Baldasseroni A, Carnevale F, Tomassini L. Med. Lav. 2013; 104(1): 73-80.

Affiliation

CeRIMP, Regione Toscana, Firenze. alberto.baldasseroni@asf.toscana.it

Copyright

(Copyright © 2013, Società italiana di medicina del lavoro, Publisher Mattioli)

DOI

unavailable

PMID

23520889

Abstract

BACKGROUND: The example examined is Milan, Italy's main industrial city, where the great International Exhibition was held in 1906. This was the culmination of a period of accelerated industrial growth that modern-day historiography considers to be when Italy's first real industrial revolution began. The twenty-five years between the National Industrial Exhibition of 1881, which was also held in Milan, and the 1906 Exhibition truly reflected a period which was crucial for this transformation to take of. Alongside industry, which was then going through a phase of reorganization and development, Milanese civil society was increasingly turning its interest and attention to what was called the "social question". In an atmosphere of debate and exchange of ideas and experience with Turin, another major industrial city of the north and the birthplace of the Italian engineering and automobile industries, social organizations, political parties and trade unions began to be established thus heralding the Italian approach towards twentieth-century welfare. RESULTS: This is the context in which the first International Congress on Occupational Diseases was held in Milan from 9 to 14 June 1906 within the framework of the International Exhibition. The success achieved with this initiative. organized by Luigi Devoto and Malachia De Cristoforis, which was to continue with the founding of the International Permanent Commission on Occupational Health, showed that the time was ripe for a new subject to appear on the scene--the occupational health physician--who from then on was to play an important role in the promotion of workers' health. CONCLUSIONS: The article outlines the main features of the Italian industrial transformation at the turn of the new century with special attention focused on Milan, the capital of industry in Italy.
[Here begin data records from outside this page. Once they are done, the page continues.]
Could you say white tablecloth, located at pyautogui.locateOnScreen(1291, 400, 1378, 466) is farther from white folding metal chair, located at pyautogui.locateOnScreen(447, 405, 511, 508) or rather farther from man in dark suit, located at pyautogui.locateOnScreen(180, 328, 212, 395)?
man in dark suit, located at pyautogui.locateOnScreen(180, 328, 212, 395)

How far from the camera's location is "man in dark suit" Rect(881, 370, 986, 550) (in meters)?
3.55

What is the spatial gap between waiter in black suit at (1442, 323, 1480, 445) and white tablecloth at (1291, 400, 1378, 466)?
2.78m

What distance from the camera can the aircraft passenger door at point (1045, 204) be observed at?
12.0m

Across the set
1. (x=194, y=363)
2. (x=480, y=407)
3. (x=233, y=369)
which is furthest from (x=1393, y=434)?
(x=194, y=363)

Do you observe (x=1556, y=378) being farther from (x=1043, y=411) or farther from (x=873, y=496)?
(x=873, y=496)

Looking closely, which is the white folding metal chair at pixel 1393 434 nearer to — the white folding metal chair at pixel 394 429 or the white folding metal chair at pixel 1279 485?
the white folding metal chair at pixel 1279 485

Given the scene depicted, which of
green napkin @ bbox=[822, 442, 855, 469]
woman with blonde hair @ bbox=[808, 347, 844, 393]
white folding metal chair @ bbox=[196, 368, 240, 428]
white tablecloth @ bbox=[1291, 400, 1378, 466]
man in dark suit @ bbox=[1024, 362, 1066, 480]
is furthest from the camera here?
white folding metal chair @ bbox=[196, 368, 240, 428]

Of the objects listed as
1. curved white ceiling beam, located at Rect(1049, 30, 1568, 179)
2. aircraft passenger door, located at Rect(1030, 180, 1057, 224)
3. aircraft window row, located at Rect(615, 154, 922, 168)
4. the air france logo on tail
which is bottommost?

It also describes the impact on public opinion caused by the events surrounding the epic construction of the transalpine railway tunnels which began in 1856 with the Mont Cenis tunnel, then the tragic enterprise of the St. Gotthard tunnel in 1883, ending in 1906 with the inauguration of the Simplon tunnel. The Milan congress is examined as well as the developments which, from then on, began increasingly to give physicians specialised in occupational diseases a higher profile in events of an international nature in the defence of workers' health but also in the interests of economic development.